The students of primary schools across the country are studying two versions of history of the War of Independence as more than half of them were supplied with textbooks bearing the old version of history while new books with certain corrections have been made available to others.
The teachers said that such a situation has been created as about only half of the schoolchildren have been supplied with the newly printed textbooks while the other half are using the old ones of previous years to save money.
Page number 128 of a new copy of the Paribesh Parichiti Samaj for Class V says: ‘…Bangabandhu Sheikh Mujibur Rahman proclaimed the War of Independence in the early hours of the 26th of March in 1971 before he was arrested from his Dhanmondi residence.’
In contrast, an old copy [printed in 2006 or 2007] of the same book says on the same page: ‘Following the arrest of Sheikh Mujibur Rahman, a leadership vacuum was created…In the early hours [2.15am] of the 26th of March, the then East Bengal Regiment’s Second-in-Command, Major Ziaur Rahman, declared revolution and also proclaimed the War of Independence.’
The new copy of the same book says on page 134: ‘As per the direct instruction of the Pakistani rulers, the Rajakars, Al-Badr, Al-Shams and a section of local collaborators carried out the massacre.’
But the same page of the old book makes no mention of ‘Rajakar, Al-Badr, Al-Shams’. Instead, the same page of the old book says: ‘As per the directive of Pakistani rulers a section of dalals [collaborators] carried out the massacre.’
At present, almost the same problems beset the new copies and old copies of the same books for Class III and IV. Besides, there are two types of information in the new and old Bangla Books for Class I, III and V.
‘As per the decision of the Fakhruddin Ahmed-led interim government, the history of the war was changed in the civics books for Class III, IV and V from academic year 2008. But as more than half of the students have been supplied with used textbooks, the government has decided to supply some pages with the corrected history and such pages were supposed to be sewn or pasted to the used textbooks,’ said a teacher of a government primary school in the capital.
‘We received the corrected pages in late March 2008 when most of the used textbooks had already been distributed to the students. So they were handed over the corrected pages with the instructions to paste them to the books,’ he said.
‘We carried out the government’s instruction to paste the correction pages to the books at our own initiative. But when the students returned the books last December, we saw that corrected pages were missing,’ said another teacher of a government primary school in Narayanganj.

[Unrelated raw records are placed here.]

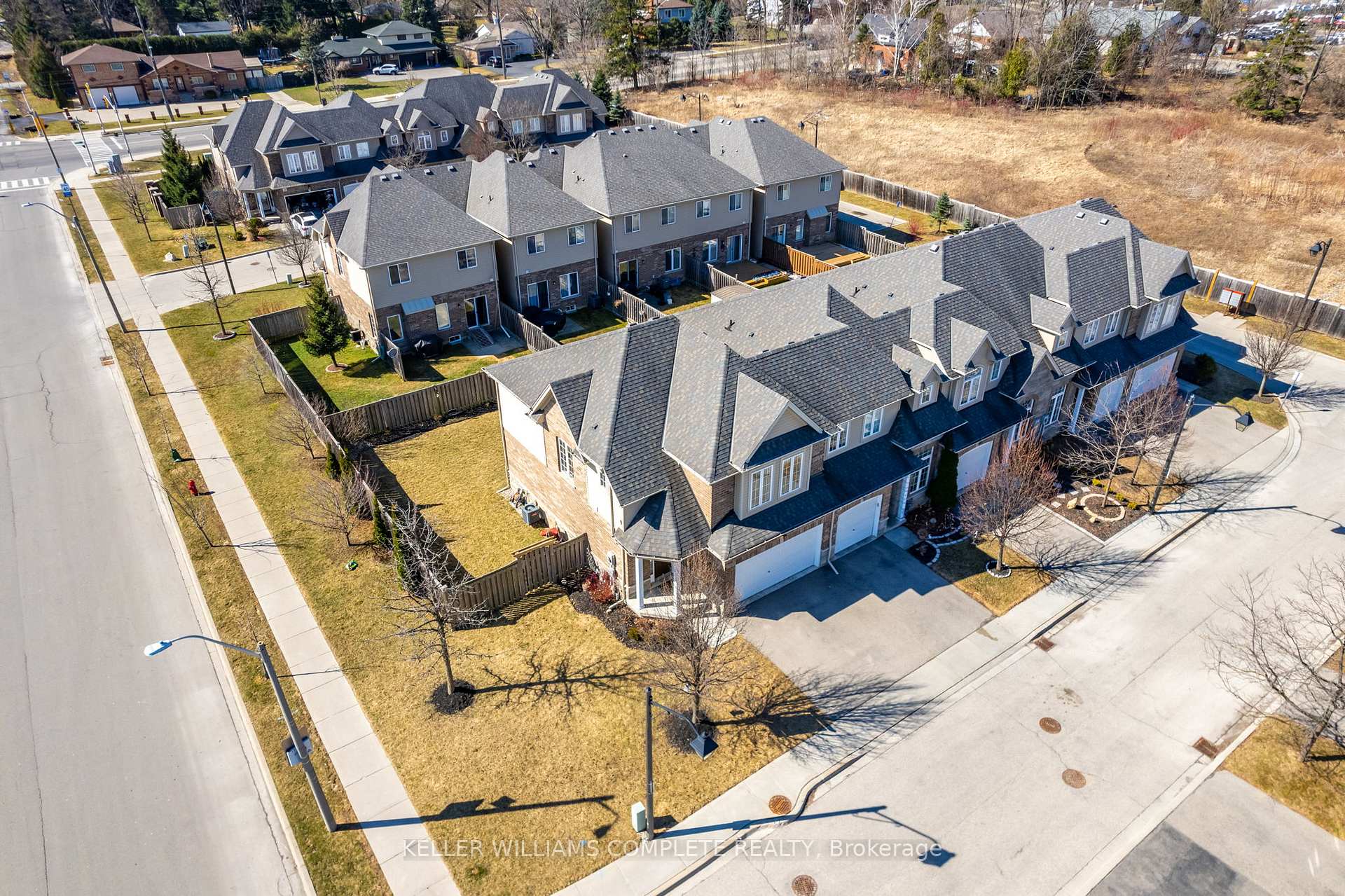 Photo 86 of Unit 10, 21 Atessa Drive, Hamilton, Ryckmans — HOMEH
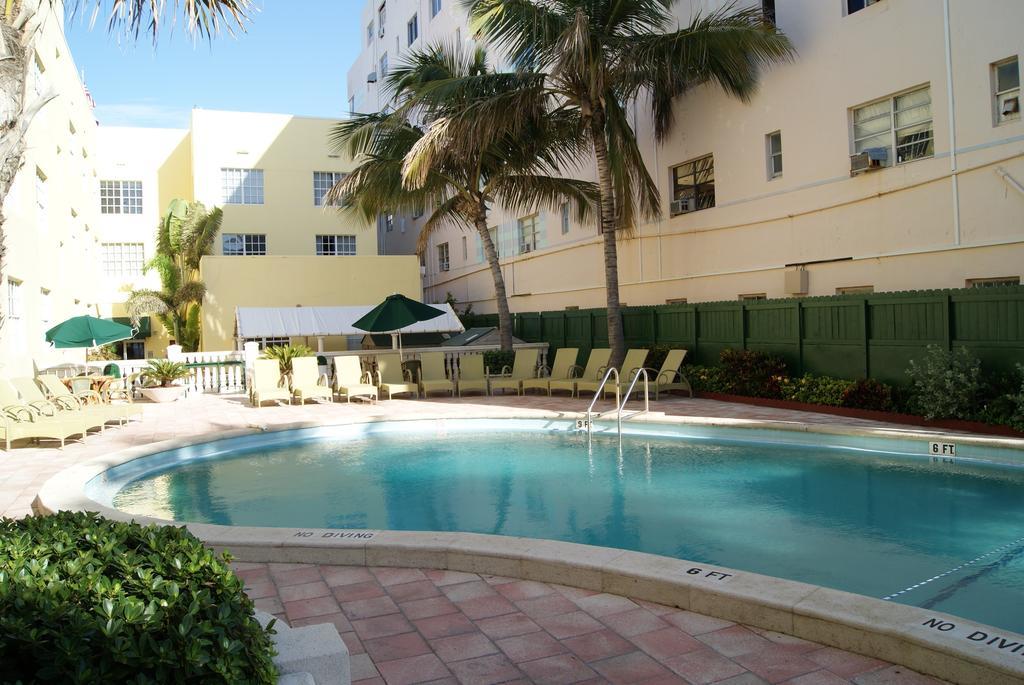 Westgate South Oceanfront 4* Miami Beach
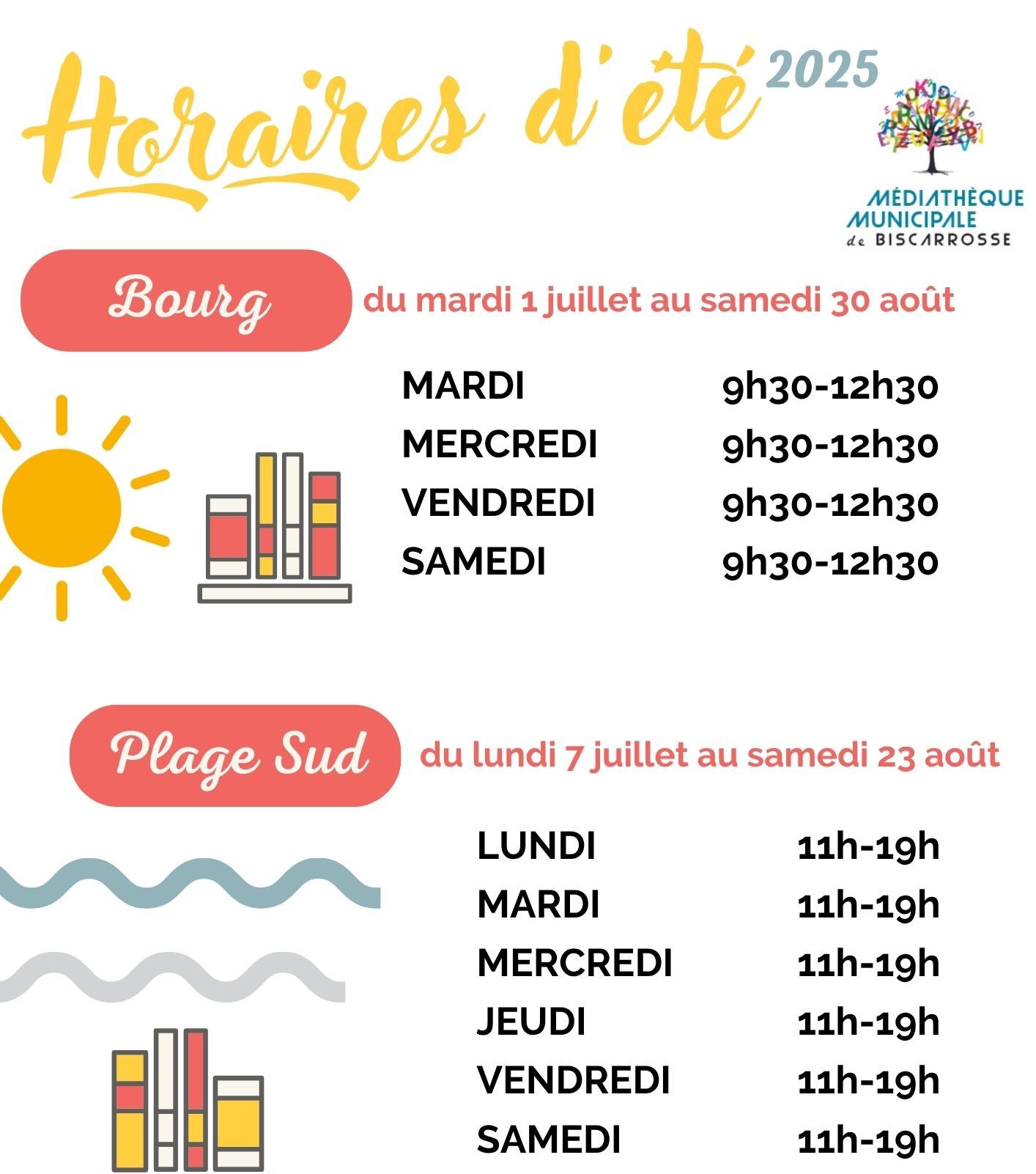 été 2025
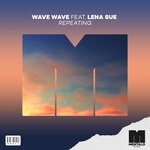 cover: Wave Wave|Lena Sue - Repeating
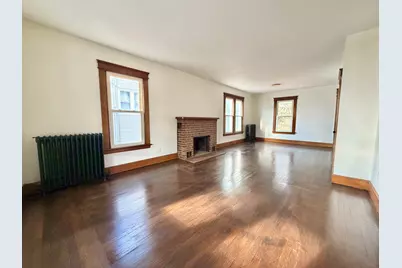 30 Upson Terrace, New Haven, CT 06512 - Photo 7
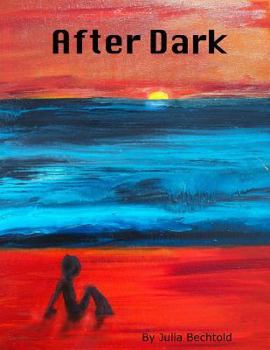 Paperback After Dark Book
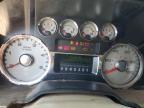 2008 Ford F250 Super Duty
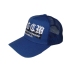 10AMIRI Caps Hats #999924637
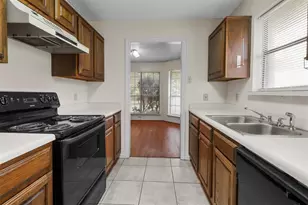 713 Penn Pl, Cedar Hill, TX 75104 - Photo 8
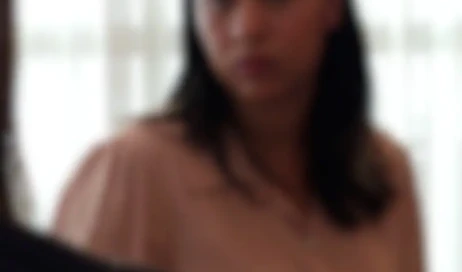 WhatsApp Image 2026-04-16 at 18.12.05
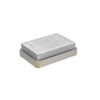 Crystals - 490-XRCGE40M000F3A1BR0TR-ND - DigiKey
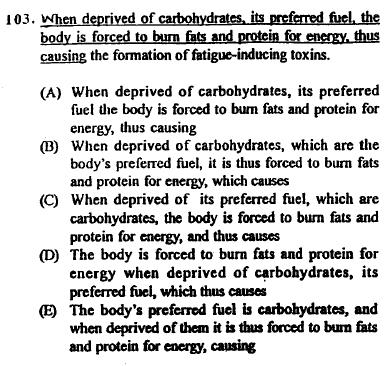 SC-Carbohydrates.JPG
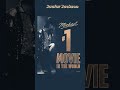 #movie HISTORY 🍿#2026 #michaeljackson #mj #music #jaafarjackson #thejacksons #rnb #pop #king #goat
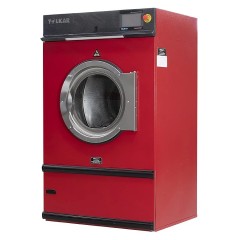 Сушильная машина TOLKAR Carina 605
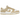 Product Image Nike Dunk Low SE Team Gold Suede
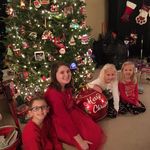 LuAnn Stewart - Instagram Profile Picture of LuAnn Stewart (@luann.stewart.9) on Instagram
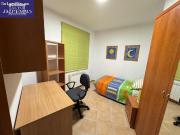 ? ¡Atico con vistas en Churriana de la Vega! ?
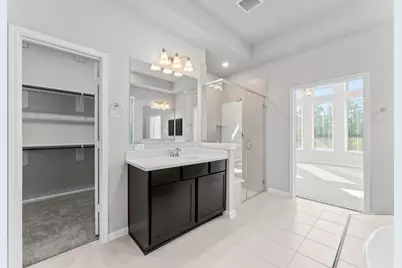 7942 Coastal Prairie Drive, Porter, TX 77365 - Photo 26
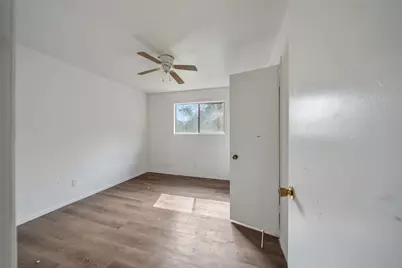 114 Lazy Lane, Sealy, TX 77474 - Photo 29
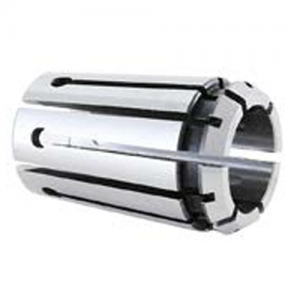 HN-24mm 24mm (Back side) d x 55mm (2.16") L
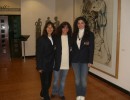 olimpiadi 2008 dresda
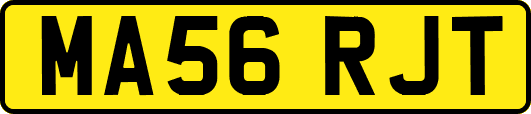 MA56RJT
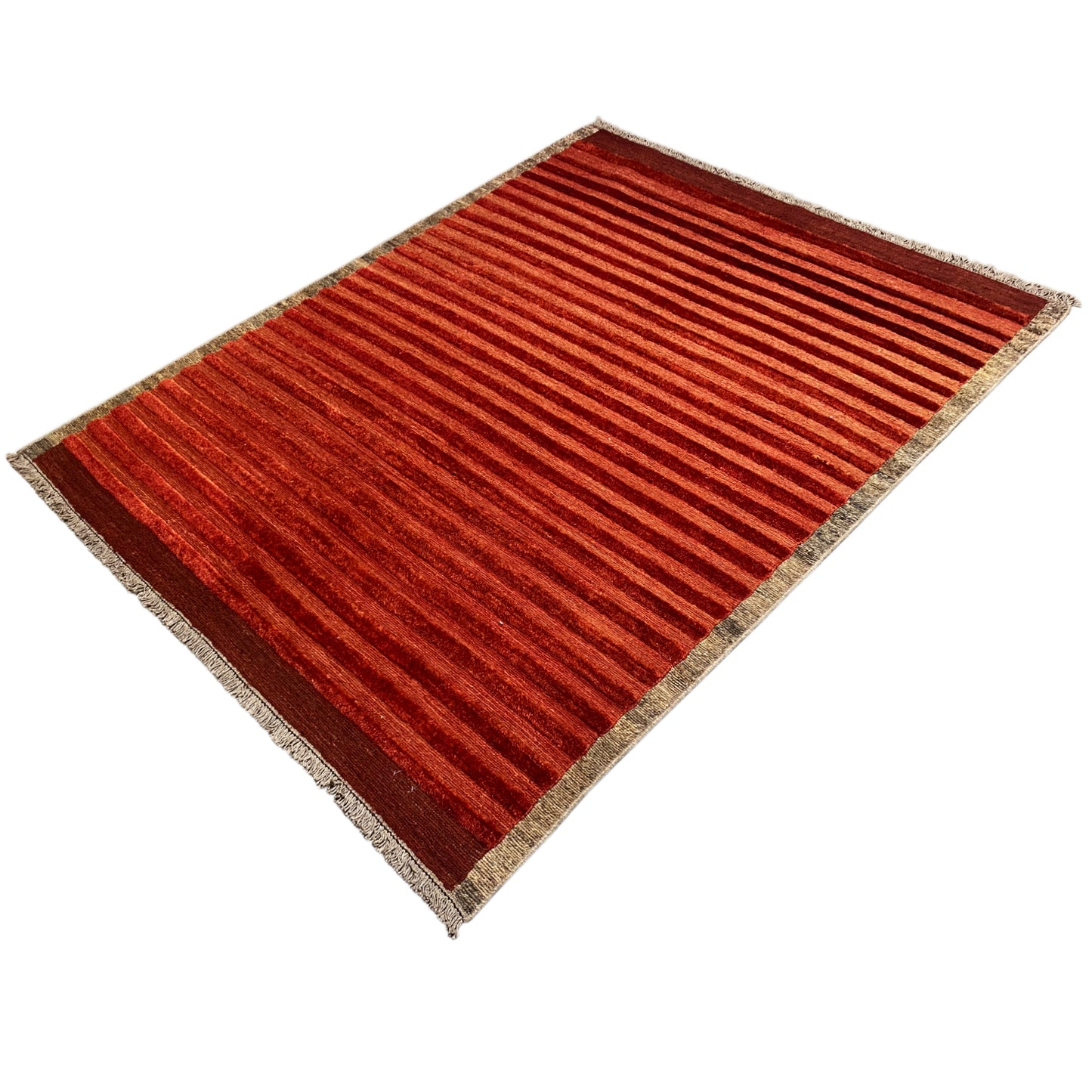 Nimbaft Teppich 192x152cm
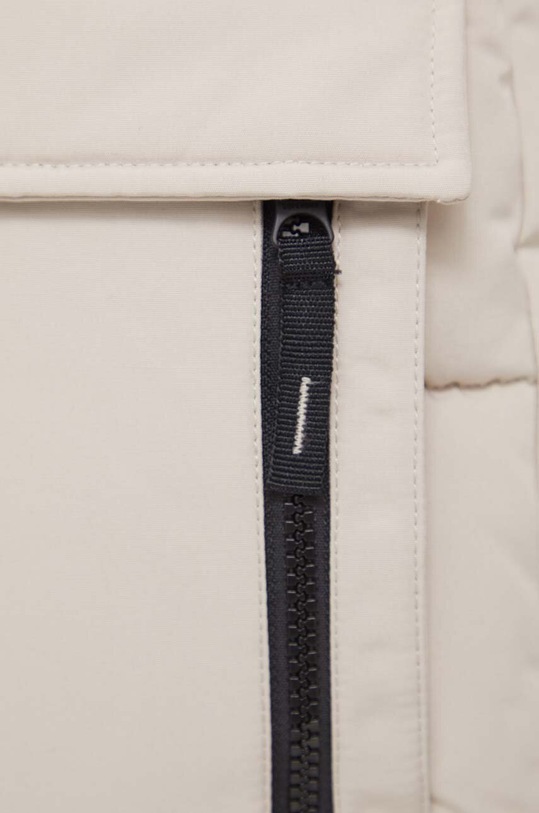 Superdry kurtka W5011566A.7MO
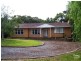 Lot 201 Main South Road, Second Valley SA 5204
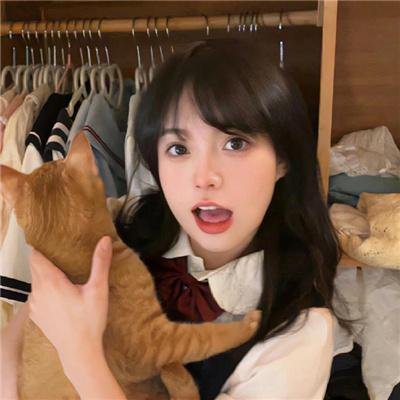 剩女大作战第五部
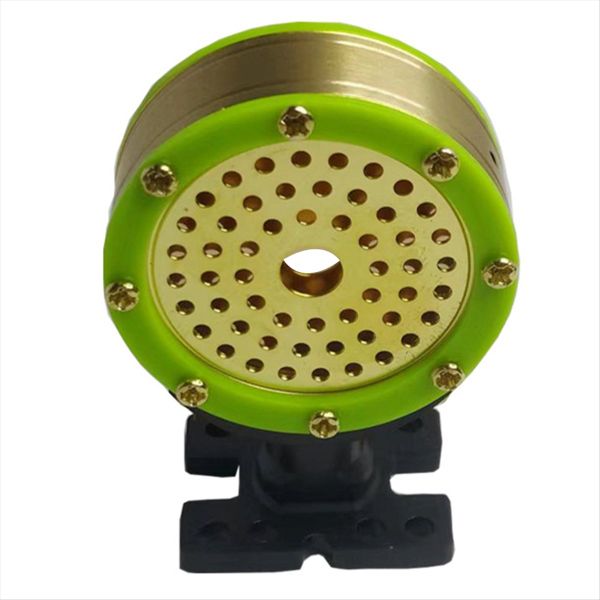34mm Large Diaphragm Condenser Mic Capsule Core for Studio Recording Conden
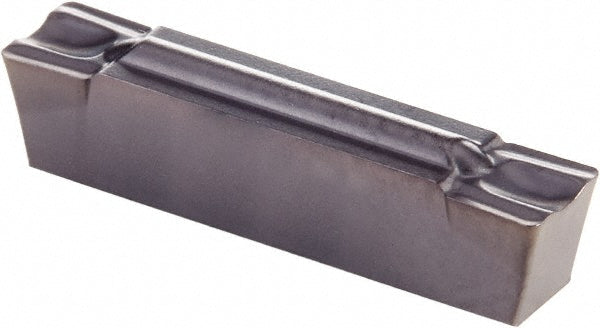Carbide Insert, Grade KCU10, AlTiN - Kennametal 4034781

‘In the first-term exam of Class V and IV held in April this year, we refrained from asking any question on the liberation war’s history. In the forthcoming second-term exams we will do the same,’ he said. ‘And thus we will avoid chaos.’
Education minister Nurul Islam Nahid told New Age that all the primary students would be provided with new textbooks, with the necessary corrections of the War of Independence’s history, from the next academic year.
There are more than 1.62 crore students in 80,401 schools offering education from Class I to V, according to the government’s statistics.
The High Court on Sunday ruled that not Ziaur Rahman but Bangladesh’s founding president, Sheikh Mujibur Rahman, was the proclaimer of the country’s independence.
The court ordered a ban on the sales, marketing, stocking and printing of the book titled ‘Documents of the War of Independence’, reprinted by the BNP-Jamaat government in 2004, portraying the BNP’s founder chairman, Ziaur Rahman, as the proclaimer of independence.